● **Task goal**
Copy the records below exactly, from the line containing "In what is shown" through the last line, and leave out every picture.

[Visual spatial reasoning items]
□ □ □ □

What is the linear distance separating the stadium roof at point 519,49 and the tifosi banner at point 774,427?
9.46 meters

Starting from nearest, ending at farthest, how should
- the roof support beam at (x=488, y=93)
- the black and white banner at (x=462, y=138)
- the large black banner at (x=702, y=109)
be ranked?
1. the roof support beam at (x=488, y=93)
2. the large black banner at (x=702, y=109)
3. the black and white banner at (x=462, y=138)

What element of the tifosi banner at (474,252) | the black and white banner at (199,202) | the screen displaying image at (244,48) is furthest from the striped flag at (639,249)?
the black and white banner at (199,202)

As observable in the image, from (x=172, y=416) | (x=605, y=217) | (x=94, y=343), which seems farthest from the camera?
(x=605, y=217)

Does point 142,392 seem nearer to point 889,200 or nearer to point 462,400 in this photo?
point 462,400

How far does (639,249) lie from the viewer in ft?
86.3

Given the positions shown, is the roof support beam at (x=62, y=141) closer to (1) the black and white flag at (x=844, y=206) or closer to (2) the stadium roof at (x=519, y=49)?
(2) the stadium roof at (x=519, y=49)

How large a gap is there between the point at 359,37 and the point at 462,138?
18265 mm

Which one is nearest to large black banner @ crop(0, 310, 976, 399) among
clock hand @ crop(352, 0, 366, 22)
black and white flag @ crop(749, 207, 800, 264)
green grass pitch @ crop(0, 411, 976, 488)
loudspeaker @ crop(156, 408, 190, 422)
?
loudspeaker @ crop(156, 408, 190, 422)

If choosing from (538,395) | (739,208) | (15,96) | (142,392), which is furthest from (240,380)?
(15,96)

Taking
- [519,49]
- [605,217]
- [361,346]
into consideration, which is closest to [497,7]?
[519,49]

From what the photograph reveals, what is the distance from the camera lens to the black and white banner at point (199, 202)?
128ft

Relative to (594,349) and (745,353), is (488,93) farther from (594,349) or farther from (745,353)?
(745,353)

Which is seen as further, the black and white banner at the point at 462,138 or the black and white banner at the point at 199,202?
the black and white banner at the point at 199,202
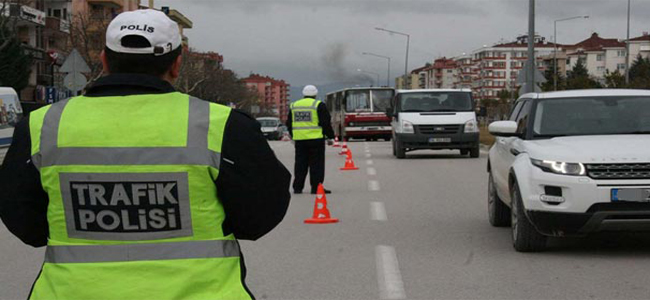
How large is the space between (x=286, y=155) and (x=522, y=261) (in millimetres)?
23158

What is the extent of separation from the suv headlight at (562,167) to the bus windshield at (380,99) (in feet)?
133

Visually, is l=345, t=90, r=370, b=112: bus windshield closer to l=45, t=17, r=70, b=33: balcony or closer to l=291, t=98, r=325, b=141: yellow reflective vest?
l=291, t=98, r=325, b=141: yellow reflective vest

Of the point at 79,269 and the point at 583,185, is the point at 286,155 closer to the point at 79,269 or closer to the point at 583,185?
the point at 583,185

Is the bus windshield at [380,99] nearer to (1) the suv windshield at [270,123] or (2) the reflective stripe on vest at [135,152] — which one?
(1) the suv windshield at [270,123]

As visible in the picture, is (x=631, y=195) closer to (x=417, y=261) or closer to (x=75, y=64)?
(x=417, y=261)

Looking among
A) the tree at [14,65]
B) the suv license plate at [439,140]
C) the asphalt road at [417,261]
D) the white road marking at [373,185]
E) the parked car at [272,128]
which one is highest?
the tree at [14,65]

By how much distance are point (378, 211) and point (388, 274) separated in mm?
5311

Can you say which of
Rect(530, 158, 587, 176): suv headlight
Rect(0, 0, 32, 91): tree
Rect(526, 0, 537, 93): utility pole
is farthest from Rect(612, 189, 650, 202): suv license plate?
Rect(0, 0, 32, 91): tree

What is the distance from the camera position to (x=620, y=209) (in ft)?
29.1

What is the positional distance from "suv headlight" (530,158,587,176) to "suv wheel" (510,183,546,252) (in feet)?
1.33

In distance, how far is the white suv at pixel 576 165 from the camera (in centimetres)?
886

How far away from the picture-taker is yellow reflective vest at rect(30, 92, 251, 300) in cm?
284

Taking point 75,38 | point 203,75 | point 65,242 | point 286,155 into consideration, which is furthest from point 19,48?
point 65,242

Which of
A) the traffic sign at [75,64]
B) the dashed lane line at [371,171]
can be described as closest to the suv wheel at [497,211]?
the dashed lane line at [371,171]
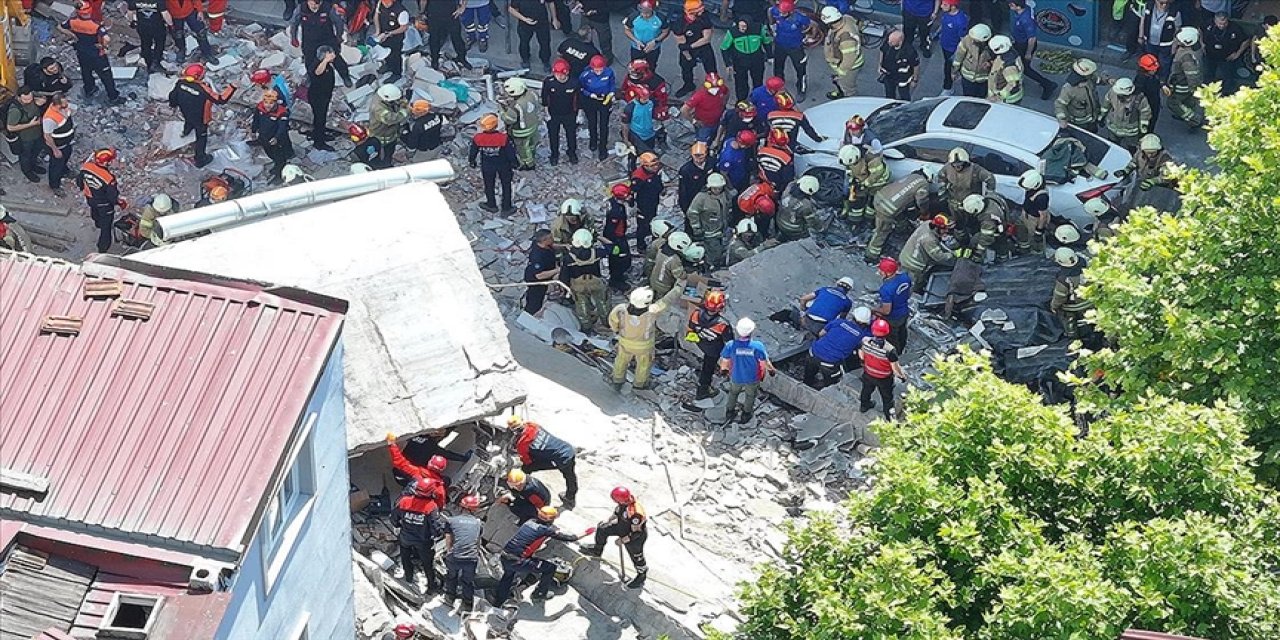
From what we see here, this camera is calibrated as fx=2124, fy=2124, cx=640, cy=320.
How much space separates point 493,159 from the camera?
1022 inches

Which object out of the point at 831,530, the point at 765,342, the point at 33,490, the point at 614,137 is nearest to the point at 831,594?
the point at 831,530

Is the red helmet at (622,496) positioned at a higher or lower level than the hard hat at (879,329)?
higher

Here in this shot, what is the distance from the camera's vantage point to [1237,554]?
15133 mm

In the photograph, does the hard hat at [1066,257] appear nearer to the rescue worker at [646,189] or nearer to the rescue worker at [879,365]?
the rescue worker at [879,365]

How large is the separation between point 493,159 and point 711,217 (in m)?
2.97

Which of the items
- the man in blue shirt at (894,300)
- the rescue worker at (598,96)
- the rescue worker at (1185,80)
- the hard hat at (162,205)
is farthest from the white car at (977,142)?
the hard hat at (162,205)

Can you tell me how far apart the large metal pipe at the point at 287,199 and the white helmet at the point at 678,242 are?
2960 millimetres

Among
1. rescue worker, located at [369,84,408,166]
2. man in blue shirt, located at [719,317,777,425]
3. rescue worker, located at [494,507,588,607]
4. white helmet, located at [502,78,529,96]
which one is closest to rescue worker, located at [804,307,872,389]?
man in blue shirt, located at [719,317,777,425]

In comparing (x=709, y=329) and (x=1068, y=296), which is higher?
(x=709, y=329)

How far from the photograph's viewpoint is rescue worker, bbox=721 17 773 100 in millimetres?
27469

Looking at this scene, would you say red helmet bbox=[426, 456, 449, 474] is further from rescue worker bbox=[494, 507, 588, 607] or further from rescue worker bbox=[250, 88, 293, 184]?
rescue worker bbox=[250, 88, 293, 184]

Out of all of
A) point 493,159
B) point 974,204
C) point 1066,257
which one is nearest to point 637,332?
point 493,159

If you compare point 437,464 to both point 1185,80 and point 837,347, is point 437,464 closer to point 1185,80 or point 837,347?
point 837,347

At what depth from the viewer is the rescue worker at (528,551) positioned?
19828mm
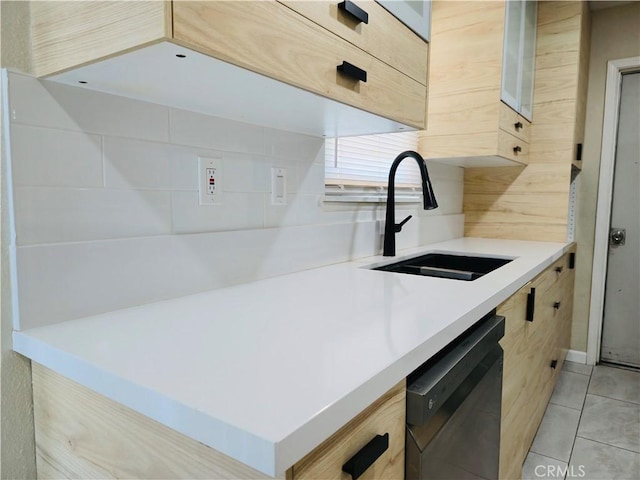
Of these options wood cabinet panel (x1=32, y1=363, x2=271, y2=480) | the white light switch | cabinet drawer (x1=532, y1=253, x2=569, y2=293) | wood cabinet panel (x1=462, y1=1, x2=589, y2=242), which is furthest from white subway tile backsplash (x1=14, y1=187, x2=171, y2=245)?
wood cabinet panel (x1=462, y1=1, x2=589, y2=242)

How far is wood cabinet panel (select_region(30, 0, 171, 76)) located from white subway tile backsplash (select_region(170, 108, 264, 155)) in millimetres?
269

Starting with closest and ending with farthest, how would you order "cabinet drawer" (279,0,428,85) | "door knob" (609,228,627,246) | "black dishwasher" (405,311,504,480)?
"black dishwasher" (405,311,504,480) → "cabinet drawer" (279,0,428,85) → "door knob" (609,228,627,246)

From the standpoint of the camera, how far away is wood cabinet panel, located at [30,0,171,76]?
0.55m

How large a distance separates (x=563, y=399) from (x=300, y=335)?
223 cm

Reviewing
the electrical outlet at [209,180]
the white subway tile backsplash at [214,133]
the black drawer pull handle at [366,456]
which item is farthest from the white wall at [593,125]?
the black drawer pull handle at [366,456]

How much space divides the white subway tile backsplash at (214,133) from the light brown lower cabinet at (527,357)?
2.60ft

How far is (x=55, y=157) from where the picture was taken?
75 centimetres

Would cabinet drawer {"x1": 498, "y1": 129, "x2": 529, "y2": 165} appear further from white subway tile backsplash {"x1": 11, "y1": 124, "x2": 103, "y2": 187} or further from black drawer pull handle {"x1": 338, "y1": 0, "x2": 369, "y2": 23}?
white subway tile backsplash {"x1": 11, "y1": 124, "x2": 103, "y2": 187}

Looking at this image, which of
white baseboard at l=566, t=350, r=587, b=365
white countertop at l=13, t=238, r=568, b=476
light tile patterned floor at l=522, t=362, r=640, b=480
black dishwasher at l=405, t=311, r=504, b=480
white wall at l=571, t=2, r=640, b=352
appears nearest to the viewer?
white countertop at l=13, t=238, r=568, b=476

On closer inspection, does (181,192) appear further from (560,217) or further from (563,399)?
(563,399)

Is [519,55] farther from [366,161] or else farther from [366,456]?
[366,456]

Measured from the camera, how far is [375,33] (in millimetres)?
1005

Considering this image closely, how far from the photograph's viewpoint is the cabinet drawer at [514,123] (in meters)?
1.91

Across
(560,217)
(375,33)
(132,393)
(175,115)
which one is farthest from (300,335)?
(560,217)
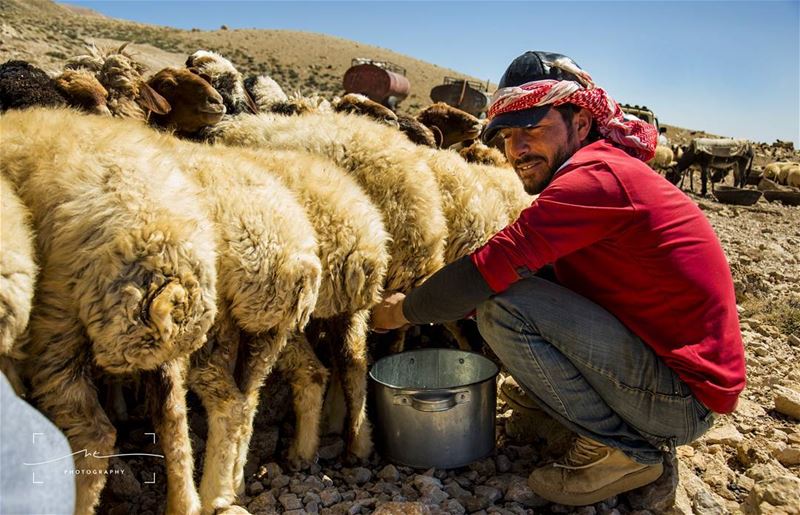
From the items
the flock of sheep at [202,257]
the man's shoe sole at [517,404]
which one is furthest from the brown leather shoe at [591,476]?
the flock of sheep at [202,257]

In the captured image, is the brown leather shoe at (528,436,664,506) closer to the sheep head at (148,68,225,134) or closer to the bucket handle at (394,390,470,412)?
the bucket handle at (394,390,470,412)

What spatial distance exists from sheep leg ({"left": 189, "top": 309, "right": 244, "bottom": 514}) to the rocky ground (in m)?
0.26

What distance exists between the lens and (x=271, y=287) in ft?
9.61

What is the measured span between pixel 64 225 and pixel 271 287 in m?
0.88

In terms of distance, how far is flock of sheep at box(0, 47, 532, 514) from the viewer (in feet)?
7.73

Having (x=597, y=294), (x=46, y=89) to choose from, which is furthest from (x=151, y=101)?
(x=597, y=294)

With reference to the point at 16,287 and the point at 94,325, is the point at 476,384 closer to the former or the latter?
the point at 94,325

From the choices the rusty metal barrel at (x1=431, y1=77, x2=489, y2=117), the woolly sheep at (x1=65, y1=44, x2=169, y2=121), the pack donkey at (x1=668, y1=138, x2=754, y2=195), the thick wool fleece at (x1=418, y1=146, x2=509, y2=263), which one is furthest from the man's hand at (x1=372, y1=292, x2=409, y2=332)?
the pack donkey at (x1=668, y1=138, x2=754, y2=195)

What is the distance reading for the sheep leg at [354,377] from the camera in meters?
3.68

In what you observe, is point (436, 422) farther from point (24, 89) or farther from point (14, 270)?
point (24, 89)

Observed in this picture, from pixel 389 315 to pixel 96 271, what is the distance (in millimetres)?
1471

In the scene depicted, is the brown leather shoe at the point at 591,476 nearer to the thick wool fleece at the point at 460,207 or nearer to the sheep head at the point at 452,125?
the thick wool fleece at the point at 460,207

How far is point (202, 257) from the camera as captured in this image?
254 centimetres

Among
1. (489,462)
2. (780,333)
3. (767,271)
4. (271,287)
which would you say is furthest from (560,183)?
(767,271)
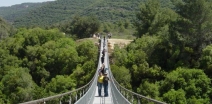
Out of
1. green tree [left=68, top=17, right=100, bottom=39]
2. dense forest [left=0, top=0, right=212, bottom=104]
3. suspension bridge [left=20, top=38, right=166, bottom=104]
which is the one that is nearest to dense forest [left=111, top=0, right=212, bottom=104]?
dense forest [left=0, top=0, right=212, bottom=104]

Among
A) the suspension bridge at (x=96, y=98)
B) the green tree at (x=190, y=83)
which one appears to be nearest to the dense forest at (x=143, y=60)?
the green tree at (x=190, y=83)

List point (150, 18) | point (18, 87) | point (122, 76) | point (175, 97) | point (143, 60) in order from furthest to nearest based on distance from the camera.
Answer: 1. point (150, 18)
2. point (18, 87)
3. point (143, 60)
4. point (122, 76)
5. point (175, 97)

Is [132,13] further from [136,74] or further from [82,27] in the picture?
[136,74]

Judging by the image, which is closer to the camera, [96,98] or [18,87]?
[96,98]

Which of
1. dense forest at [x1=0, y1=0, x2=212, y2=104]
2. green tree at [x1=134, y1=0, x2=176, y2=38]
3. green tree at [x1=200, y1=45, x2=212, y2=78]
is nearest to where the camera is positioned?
dense forest at [x1=0, y1=0, x2=212, y2=104]

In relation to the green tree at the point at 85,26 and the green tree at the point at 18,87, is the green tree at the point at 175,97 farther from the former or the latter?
the green tree at the point at 85,26

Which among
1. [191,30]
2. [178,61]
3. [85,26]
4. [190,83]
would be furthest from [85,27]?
[190,83]

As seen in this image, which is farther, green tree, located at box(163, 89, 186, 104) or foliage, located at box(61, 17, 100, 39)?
foliage, located at box(61, 17, 100, 39)

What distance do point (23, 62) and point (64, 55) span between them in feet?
41.9

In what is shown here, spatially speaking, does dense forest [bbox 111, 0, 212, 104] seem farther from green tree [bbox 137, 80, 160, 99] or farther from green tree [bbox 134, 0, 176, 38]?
green tree [bbox 134, 0, 176, 38]

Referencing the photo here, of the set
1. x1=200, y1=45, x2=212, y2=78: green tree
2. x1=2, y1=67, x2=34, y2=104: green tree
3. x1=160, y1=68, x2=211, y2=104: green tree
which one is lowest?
x1=2, y1=67, x2=34, y2=104: green tree

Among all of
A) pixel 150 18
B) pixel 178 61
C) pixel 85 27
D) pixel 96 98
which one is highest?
pixel 150 18

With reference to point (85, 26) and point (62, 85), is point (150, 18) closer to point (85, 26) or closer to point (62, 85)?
point (85, 26)

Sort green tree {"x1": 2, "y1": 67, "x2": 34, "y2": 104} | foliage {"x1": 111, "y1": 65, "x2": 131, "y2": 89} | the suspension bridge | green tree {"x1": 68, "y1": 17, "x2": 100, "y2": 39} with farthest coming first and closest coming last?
green tree {"x1": 68, "y1": 17, "x2": 100, "y2": 39}, green tree {"x1": 2, "y1": 67, "x2": 34, "y2": 104}, foliage {"x1": 111, "y1": 65, "x2": 131, "y2": 89}, the suspension bridge
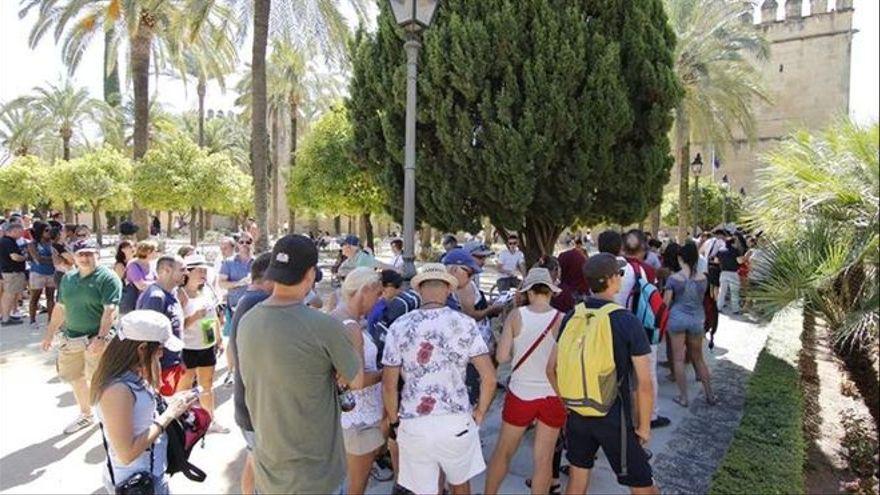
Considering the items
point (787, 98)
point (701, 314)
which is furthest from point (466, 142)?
point (787, 98)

□ □ □ □

● **Result for this exercise**
In what is shown here, spatially speaking, does dense forest [bbox 111, 0, 212, 104] seem farther from green tree [bbox 137, 80, 160, 99] or farther from green tree [bbox 134, 0, 176, 38]?
green tree [bbox 134, 0, 176, 38]

Referencing the photo here, of the set
1. x1=200, y1=45, x2=212, y2=78: green tree
2. x1=2, y1=67, x2=34, y2=104: green tree
3. x1=160, y1=68, x2=211, y2=104: green tree
which one is lowest?
x1=2, y1=67, x2=34, y2=104: green tree

Among all of
A) pixel 150 18
B) pixel 178 61
C) pixel 85 27
D) pixel 96 98
which one is highest?
pixel 150 18

With reference to point (85, 26) and point (62, 85), is point (150, 18) closer to point (85, 26) or closer to point (62, 85)?
point (85, 26)

Sort green tree {"x1": 2, "y1": 67, "x2": 34, "y2": 104} | foliage {"x1": 111, "y1": 65, "x2": 131, "y2": 89} | the suspension bridge | green tree {"x1": 68, "y1": 17, "x2": 100, "y2": 39} with farthest coming first and closest coming last?
green tree {"x1": 68, "y1": 17, "x2": 100, "y2": 39}, green tree {"x1": 2, "y1": 67, "x2": 34, "y2": 104}, foliage {"x1": 111, "y1": 65, "x2": 131, "y2": 89}, the suspension bridge
Considering the items
point (787, 98)
point (701, 314)
which is furthest from point (466, 142)?
point (787, 98)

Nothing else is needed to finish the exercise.